Саевич выкинул в сторону Чулицкого средний палец:
– Не утверждается ли, что смерть – убежище в несчастьях?
– Пусть так.
Саевич выкинул безымянный:
– Не утверждается ли, что жизнь – преддверие смерти, а смерть – преддверие вечной жизни?
– Согласен.
Мизинец:
– Вы сами, господин Чулицкий, перед какою дверью предпочли бы оказаться: перед ведущей в смерть или в вечную жизнь?

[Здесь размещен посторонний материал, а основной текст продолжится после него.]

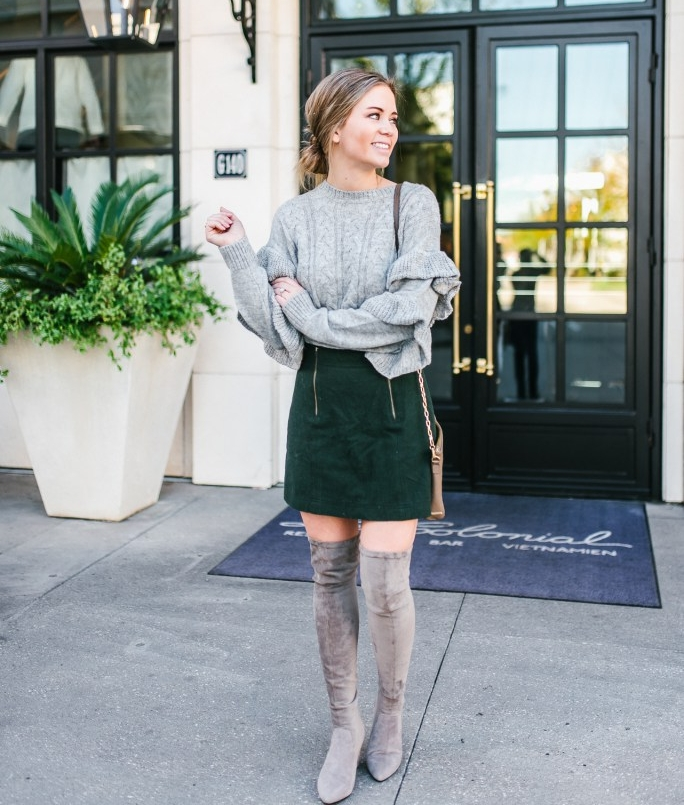 """- Classic cable knitting paired with pretty ruffles gives this sweater a stylish update for the winter season. Add more feminine touches by pairing it with a pair of taupe over the knee suede boots and a wool-blend mini skirt@littlebitoflivingis 5'3"""" and 115 lbsSweater: WAYF XsmallSkirt: Madewell Size 0Boots: Goodnight Macaroon US7.5"""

Этот вопрос застал Михаила Фроловича врасплох. Он побледнел, его глаза сделались тусклыми.
– Молчите?
– Глупости вы изволите говорить, Григорий Александрович! – Михаил Фролович перекрестился. – Глупости! И с логикой у вас беда!
– Ну, хорошо. – Саевич на шаг приблизился к Чулицкому. – А что вы скажете на то, что жизнь – акт насильственный, тогда как смерть – не обязательно?
Тут Чулицкий и вовсе опешил:
– Что?
Саевич пояснил:
– Рождение – насилие над вашими желаниями, ведь вы, возможно, и не пожелали бы родиться, зная, что вас ожидает в жизни. Зато уйти из жизни вы можете добровольно и в любое время: как захотите.